Latouche costuma comparar a nossa sociedade, em seu momento atual, com o que denomina de “teorema das algas”. Em resumo, o teorema consiste no seguinte. Uma alga se deposita em um grande lago. Durante dezenas de anos se reproduz, aumentando seu tamanho em 100% a cada ano. Quando alcançar a metade do lago, será necessário apenas um ano para cobri-lo completamente, inviabilizando a vida de milhares de peixes. Dessa forma, segundo este autor, encontramo-nos, atualmente, no momento em que o lago se encontra tomado pela metade. Em outras palavras, estaríamos ingressando no período da sexta extinção das espécies da terra. Na quinta, sobreviveram apenas 5% das espécies.
O dilema é que os povos que se encontram fora do acesso aos bens produzidos pela sociedade moderna sentem-se no direito de alcançá-los – e quem poderia negar? -, o que gera uma carreira louca e desenfreada ao mercado. Emerge, portanto, com urgência, a necessidade de se buscar um novo modo de viver e de se relacionar com a natureza, que só é possível se for abandonada a louca corrida criada pela ideia do crescimento a todo custo.
A carreira insana pelo desenvolvimento econômico aumenta a poluição, a degradação ambiental, a destruição da biodiversidade e, agora, acelera as mudanças climáticas, com aquecimento global, maior número de eventos críticos e catástrofes, e efeitos negativos sobre a saúde das pessoas. Além de alimentar o surgimento de epidemias; estamos na sexta do século XXI (SARS, 2020; gripe aviária (2003); N1H1, 2009; MERS, 2012; Ebola, 2013), agora sob a forma de uma pandemia, cujo fim não conseguimos visualizar com clareza. E um vírus mais perigoso e, aparentemente, mais letal do que os anteriores. A Organização Mundial da Saúde calcula que, das epidemias anteriores, a mais letal (N1H1) matou cerca de 20 mil pessoas, a revista médica The Lancet, calcula que a mortandade pode ter atingido entre 150 e 500 mil.

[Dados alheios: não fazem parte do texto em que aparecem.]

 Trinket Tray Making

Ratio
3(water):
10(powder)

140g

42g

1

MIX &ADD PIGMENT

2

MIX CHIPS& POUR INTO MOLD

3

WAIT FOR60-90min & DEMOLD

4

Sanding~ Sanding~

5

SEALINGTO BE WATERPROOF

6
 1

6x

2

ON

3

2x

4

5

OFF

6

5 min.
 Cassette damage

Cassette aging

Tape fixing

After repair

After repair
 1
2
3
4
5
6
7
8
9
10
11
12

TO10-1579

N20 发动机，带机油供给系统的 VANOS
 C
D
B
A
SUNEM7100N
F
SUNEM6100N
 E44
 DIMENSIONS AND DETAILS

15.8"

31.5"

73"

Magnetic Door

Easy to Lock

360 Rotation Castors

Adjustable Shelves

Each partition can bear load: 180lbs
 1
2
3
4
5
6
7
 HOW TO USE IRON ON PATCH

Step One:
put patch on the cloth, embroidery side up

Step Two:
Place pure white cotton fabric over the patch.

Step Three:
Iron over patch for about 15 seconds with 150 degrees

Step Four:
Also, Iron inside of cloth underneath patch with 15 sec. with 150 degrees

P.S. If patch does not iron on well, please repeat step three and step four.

De forma resumida, para os autores do Decrescimento, há três razões principais para lutar contra o crescimento econômico permanente. A primeira é que a sociedade do crescimento contínuo não é sustentável: esgota os recursos renováveis para as próximas gerações; ameaça piorar a qualidade de vida da atual e comprometer a vida de parte da humanidade, senão toda. A segunda razão é que a sociedade do crescimento não é desejável: aumenta as desigualdades regionais e sociais, incrementa a insatisfação e amplia a possibilidade de pandemias, colocando em risco a própria espécie humana. A terceira é que a sociedade do crescimento não produz boa qualidade de vida para a esmagadora maioria de seus componentes. Para uma parcela dos humanos, mais rica, cria um consumo desnecessário e ostentatório, que produz externalidades negativas para o meio ambiente e para o próprio consumidor. Para outra parcela, de menor poder aquisitivo, a impossibilidade do consumo produz frustrações, além de fome. Na verdade, causa frustração para ambas as partes: para uns, manifesta-se na permanência da insatisfação, que o aumento do consumo não resolve; para outros, provê a impossibilidade do consumo, identificado com o sinal da felicidade e, portanto, os conduz a uma baixa autoestima (noção de fracassado).
A vereda para superar este impasse é a proposta por Tim Jacson: ter uma vida boa, para todos, sem crescimento, leia-se, sem degradar a natureza. E o desafio é como construir esta alternativa. Eis o dilema que a pandemia atual nos coloca, conforme abordei em outro texto: A pandemia põe o decrescimento na ordem do dia: raízes teóricas de um debate (Ateliê de Humanidades).
P.S Artigo originalmente publicado na Revista Será?